Retype every one of the records below word for word, keeping each line as it is.

═══ Records to use

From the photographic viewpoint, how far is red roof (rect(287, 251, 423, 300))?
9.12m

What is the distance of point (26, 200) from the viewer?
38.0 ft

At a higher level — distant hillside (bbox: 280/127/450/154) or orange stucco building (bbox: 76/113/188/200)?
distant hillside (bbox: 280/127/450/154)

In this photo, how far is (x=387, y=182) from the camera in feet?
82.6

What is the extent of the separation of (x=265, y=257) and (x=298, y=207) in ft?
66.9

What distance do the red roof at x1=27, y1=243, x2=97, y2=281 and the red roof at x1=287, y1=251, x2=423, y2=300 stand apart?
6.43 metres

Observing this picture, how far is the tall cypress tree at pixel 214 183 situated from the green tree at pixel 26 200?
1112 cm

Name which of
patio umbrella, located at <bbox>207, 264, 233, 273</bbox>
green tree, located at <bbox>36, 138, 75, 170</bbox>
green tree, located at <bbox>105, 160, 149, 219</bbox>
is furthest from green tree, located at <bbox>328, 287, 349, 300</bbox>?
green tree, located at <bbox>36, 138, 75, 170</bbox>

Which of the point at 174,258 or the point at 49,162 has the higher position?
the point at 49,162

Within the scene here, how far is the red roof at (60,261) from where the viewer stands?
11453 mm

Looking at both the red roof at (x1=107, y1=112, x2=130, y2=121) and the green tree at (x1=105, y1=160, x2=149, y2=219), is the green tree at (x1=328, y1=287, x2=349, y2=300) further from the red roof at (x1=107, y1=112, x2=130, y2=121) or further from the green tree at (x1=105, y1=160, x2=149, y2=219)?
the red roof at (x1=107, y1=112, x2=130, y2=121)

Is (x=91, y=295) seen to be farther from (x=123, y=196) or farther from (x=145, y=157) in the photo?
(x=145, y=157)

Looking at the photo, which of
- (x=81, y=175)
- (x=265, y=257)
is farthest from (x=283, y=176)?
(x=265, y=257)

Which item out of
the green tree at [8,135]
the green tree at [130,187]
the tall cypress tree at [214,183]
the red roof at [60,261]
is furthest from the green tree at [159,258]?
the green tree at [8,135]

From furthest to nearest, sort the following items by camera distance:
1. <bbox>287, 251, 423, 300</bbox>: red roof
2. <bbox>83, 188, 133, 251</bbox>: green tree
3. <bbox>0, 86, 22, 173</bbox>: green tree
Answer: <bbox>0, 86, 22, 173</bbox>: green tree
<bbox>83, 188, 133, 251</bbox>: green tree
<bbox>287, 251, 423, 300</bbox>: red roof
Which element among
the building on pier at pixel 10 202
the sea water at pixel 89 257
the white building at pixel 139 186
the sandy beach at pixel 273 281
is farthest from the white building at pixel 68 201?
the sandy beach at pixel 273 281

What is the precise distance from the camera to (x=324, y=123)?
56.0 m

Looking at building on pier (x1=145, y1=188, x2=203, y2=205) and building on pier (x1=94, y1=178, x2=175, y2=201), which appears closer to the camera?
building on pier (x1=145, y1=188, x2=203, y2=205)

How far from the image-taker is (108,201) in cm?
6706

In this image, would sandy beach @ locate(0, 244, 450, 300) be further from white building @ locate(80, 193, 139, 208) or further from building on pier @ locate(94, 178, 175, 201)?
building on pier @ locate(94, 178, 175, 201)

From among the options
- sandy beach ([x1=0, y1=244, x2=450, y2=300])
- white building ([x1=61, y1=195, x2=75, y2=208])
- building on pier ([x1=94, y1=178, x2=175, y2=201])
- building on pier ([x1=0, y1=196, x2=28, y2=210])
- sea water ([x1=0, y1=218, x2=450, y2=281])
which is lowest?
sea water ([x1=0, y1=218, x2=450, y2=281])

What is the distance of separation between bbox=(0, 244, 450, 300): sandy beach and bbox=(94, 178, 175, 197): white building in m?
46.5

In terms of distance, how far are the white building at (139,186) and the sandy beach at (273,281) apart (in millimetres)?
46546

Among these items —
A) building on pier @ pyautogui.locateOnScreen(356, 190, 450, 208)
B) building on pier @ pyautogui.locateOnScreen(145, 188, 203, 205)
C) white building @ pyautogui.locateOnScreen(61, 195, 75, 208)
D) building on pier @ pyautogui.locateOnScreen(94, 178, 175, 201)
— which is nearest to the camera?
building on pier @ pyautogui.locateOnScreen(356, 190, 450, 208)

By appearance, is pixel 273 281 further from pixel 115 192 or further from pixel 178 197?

══════

* [Response below]:
From the photographic viewpoint, how far is red roof (rect(287, 251, 423, 300))?
9.12m

What is the distance of point (26, 200) from the viewer?
38.0 ft

At a higher level — distant hillside (bbox: 280/127/450/154) or orange stucco building (bbox: 76/113/188/200)?
distant hillside (bbox: 280/127/450/154)

In this photo, how far is (x=387, y=182) from the camera in feet?
82.6

What is the extent of the separation of (x=265, y=257) and (x=298, y=207) in ft?
66.9

What distance do the red roof at x1=27, y1=243, x2=97, y2=281 and the red roof at x1=287, y1=251, x2=423, y2=300 stand apart?
6.43 metres

Observing this picture, how far is the tall cypress tree at pixel 214 183 situated from the green tree at pixel 26 200?
1112 cm

Name which of
patio umbrella, located at <bbox>207, 264, 233, 273</bbox>
green tree, located at <bbox>36, 138, 75, 170</bbox>
green tree, located at <bbox>105, 160, 149, 219</bbox>
is furthest from green tree, located at <bbox>328, 287, 349, 300</bbox>?
green tree, located at <bbox>36, 138, 75, 170</bbox>

Which of the point at 174,258 or the point at 49,162 has the higher position?
the point at 49,162

Within the scene here, how far is the red roof at (60,261) from where the viewer stands?
11453 mm

Looking at both the red roof at (x1=107, y1=112, x2=130, y2=121) and the green tree at (x1=105, y1=160, x2=149, y2=219), is the green tree at (x1=328, y1=287, x2=349, y2=300) further from the red roof at (x1=107, y1=112, x2=130, y2=121) or further from the green tree at (x1=105, y1=160, x2=149, y2=219)?
the red roof at (x1=107, y1=112, x2=130, y2=121)

Is (x=91, y=295) seen to be farther from (x=123, y=196) or farther from (x=145, y=157) in the photo?
(x=145, y=157)

Looking at the photo, which of
- (x=81, y=175)
- (x=265, y=257)
is farthest from (x=283, y=176)?
(x=265, y=257)

Which item out of
the green tree at [8,135]
the green tree at [130,187]
the tall cypress tree at [214,183]
the red roof at [60,261]
is furthest from the green tree at [159,258]?
the green tree at [8,135]

From furthest to nearest, sort the following items by camera distance:
1. <bbox>287, 251, 423, 300</bbox>: red roof
2. <bbox>83, 188, 133, 251</bbox>: green tree
3. <bbox>0, 86, 22, 173</bbox>: green tree
Answer: <bbox>0, 86, 22, 173</bbox>: green tree
<bbox>83, 188, 133, 251</bbox>: green tree
<bbox>287, 251, 423, 300</bbox>: red roof
Which element among
the building on pier at pixel 10 202
the sea water at pixel 89 257
the white building at pixel 139 186
the sandy beach at pixel 273 281
is farthest from the white building at pixel 68 201?
the sandy beach at pixel 273 281

What is the precise distance from the camera to (x=324, y=123)?
56.0 m

Looking at building on pier (x1=145, y1=188, x2=203, y2=205) and building on pier (x1=94, y1=178, x2=175, y2=201), which appears closer to the camera?
building on pier (x1=145, y1=188, x2=203, y2=205)

How far from the image-taker is (108,201) in cm?
6706

In this image, would sandy beach @ locate(0, 244, 450, 300) be further from white building @ locate(80, 193, 139, 208) or further from building on pier @ locate(94, 178, 175, 201)?
building on pier @ locate(94, 178, 175, 201)

From among the options
- sandy beach ([x1=0, y1=244, x2=450, y2=300])
- white building ([x1=61, y1=195, x2=75, y2=208])
- building on pier ([x1=94, y1=178, x2=175, y2=201])
- building on pier ([x1=0, y1=196, x2=28, y2=210])
- sea water ([x1=0, y1=218, x2=450, y2=281])
which is lowest?
sea water ([x1=0, y1=218, x2=450, y2=281])

What is the distance of separation between bbox=(0, 244, 450, 300): sandy beach and bbox=(94, 178, 175, 197): white building in m?
46.5

In terms of distance, how far are the white building at (139,186) and the sandy beach at (273,281) apart (in millimetres)?
46546

Among these items —
A) building on pier @ pyautogui.locateOnScreen(356, 190, 450, 208)
B) building on pier @ pyautogui.locateOnScreen(145, 188, 203, 205)
C) white building @ pyautogui.locateOnScreen(61, 195, 75, 208)
D) building on pier @ pyautogui.locateOnScreen(94, 178, 175, 201)
— which is nearest to the camera?
building on pier @ pyautogui.locateOnScreen(356, 190, 450, 208)

By appearance, is pixel 273 281 further from pixel 115 192 or further from pixel 178 197?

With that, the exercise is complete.